[What you have to do]: Reproduce the part of the records that opens with the line containing "In camera-distance order" and closes with the last of the records, swapping "green vegetation" for "green foliage" and leaving everything else unchanged. Leave the pictures out of your answer.

[Exercise input]:

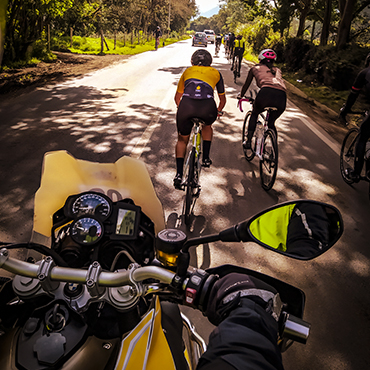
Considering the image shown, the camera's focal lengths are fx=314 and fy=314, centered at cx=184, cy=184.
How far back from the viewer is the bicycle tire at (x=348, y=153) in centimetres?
560

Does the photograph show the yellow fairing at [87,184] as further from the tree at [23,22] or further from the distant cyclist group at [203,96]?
the tree at [23,22]

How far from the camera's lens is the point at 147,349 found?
1.22 m

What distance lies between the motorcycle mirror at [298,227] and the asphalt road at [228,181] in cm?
188

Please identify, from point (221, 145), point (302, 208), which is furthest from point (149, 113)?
point (302, 208)

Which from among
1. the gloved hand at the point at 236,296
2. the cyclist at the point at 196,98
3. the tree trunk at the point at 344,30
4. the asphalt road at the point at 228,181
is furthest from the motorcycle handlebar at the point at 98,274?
the tree trunk at the point at 344,30

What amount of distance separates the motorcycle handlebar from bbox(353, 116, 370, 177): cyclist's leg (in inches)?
191

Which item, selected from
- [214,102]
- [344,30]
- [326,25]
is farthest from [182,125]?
[326,25]

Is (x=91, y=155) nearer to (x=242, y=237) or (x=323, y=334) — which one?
(x=323, y=334)

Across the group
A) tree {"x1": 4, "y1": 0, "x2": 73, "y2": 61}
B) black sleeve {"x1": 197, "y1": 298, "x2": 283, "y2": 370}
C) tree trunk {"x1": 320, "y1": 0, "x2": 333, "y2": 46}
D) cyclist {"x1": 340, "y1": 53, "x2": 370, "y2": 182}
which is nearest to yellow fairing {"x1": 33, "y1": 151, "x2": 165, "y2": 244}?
black sleeve {"x1": 197, "y1": 298, "x2": 283, "y2": 370}

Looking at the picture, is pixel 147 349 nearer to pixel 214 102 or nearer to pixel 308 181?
pixel 214 102

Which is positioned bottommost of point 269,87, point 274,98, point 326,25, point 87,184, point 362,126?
point 362,126

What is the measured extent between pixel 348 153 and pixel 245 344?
576 cm

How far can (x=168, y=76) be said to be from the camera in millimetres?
15383

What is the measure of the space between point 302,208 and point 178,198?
3642 mm
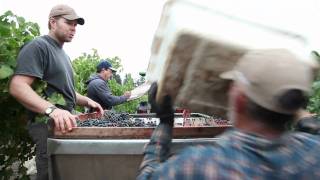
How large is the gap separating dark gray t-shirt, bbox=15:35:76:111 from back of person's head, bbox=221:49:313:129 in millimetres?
2136

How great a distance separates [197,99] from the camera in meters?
2.10

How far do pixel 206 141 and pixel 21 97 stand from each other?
49.5 inches

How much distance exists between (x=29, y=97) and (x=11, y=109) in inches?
22.2

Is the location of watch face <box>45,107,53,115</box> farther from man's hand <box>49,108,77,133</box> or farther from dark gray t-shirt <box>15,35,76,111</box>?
dark gray t-shirt <box>15,35,76,111</box>

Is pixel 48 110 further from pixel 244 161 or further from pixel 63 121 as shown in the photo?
pixel 244 161

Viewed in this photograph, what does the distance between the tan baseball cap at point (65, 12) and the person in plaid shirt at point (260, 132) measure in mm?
2568

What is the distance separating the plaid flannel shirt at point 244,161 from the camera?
1504 millimetres

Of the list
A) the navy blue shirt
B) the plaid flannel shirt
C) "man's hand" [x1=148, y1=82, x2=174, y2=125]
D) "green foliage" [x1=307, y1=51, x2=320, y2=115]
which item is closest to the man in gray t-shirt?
"man's hand" [x1=148, y1=82, x2=174, y2=125]

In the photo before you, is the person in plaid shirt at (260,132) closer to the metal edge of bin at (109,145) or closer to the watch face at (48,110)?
the metal edge of bin at (109,145)

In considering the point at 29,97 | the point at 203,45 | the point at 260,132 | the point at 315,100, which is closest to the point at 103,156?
the point at 29,97

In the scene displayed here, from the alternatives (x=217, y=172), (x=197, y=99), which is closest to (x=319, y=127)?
(x=197, y=99)

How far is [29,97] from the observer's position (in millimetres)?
3297

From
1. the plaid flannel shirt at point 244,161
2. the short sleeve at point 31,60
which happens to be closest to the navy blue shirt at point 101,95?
the short sleeve at point 31,60

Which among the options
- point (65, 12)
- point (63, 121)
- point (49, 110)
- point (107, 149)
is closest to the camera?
point (107, 149)
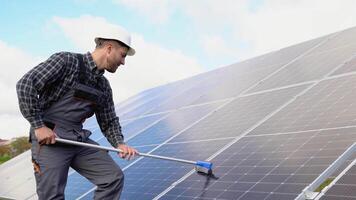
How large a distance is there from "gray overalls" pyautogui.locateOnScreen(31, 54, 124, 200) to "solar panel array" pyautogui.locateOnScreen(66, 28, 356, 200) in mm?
989

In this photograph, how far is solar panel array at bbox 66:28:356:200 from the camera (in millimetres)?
4926

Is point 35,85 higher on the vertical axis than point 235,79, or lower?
higher

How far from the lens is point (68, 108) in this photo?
4.92m

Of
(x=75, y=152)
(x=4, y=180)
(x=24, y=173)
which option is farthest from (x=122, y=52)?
(x=4, y=180)

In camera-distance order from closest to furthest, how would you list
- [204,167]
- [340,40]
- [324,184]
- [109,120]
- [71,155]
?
[324,184], [71,155], [109,120], [204,167], [340,40]

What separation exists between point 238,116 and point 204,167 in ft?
5.91

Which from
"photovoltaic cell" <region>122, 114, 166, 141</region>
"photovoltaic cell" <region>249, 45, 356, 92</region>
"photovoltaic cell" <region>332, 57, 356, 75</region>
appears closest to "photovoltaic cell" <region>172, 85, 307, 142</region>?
"photovoltaic cell" <region>249, 45, 356, 92</region>

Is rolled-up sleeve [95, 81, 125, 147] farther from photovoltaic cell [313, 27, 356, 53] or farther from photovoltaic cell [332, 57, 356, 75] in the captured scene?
photovoltaic cell [313, 27, 356, 53]

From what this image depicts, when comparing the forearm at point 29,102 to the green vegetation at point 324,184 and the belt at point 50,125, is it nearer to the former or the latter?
the belt at point 50,125

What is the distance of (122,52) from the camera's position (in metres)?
4.92

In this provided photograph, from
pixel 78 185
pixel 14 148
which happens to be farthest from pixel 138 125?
pixel 14 148

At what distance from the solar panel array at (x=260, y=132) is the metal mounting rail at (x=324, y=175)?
0.09 metres

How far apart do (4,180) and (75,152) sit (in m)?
8.57

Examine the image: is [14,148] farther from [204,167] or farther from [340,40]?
[204,167]
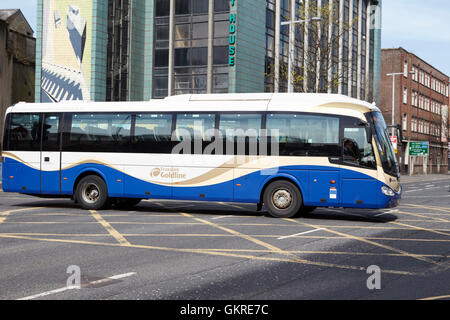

[Correct response]:
In camera-distance order from closest to furthest, how would you list
- [204,167]
- [340,40]
- [324,184]
- [109,120]
- [71,155]
?
[324,184], [71,155], [109,120], [204,167], [340,40]

What separation exists between point 238,116 and point 204,167 in ft?
5.91

Which from
"photovoltaic cell" <region>122, 114, 166, 141</region>
"photovoltaic cell" <region>249, 45, 356, 92</region>
"photovoltaic cell" <region>332, 57, 356, 75</region>
appears closest to "photovoltaic cell" <region>172, 85, 307, 142</region>?
"photovoltaic cell" <region>249, 45, 356, 92</region>

Is rolled-up sleeve [95, 81, 125, 147] farther from photovoltaic cell [313, 27, 356, 53] or farther from photovoltaic cell [332, 57, 356, 75] in the captured scene?
photovoltaic cell [313, 27, 356, 53]

From what this image depicts, when comparing the forearm at point 29,102 to the green foliage at point 324,184 and the belt at point 50,125, is it nearer to the former or the latter?
the belt at point 50,125

What is the distance of (122,52) from the camera's position (in metres)?
4.92

In this provided photograph, from
pixel 78 185
pixel 14 148
which happens to be farthest from pixel 138 125?
pixel 14 148

At what distance from the solar panel array at (x=260, y=132) is the metal mounting rail at (x=324, y=175)?
0.09 metres

How far apart do (4,180) and (75,152) sit (in m)?
8.57

Examine the image: is [14,148] farther from [204,167] or farther from [340,40]?
[204,167]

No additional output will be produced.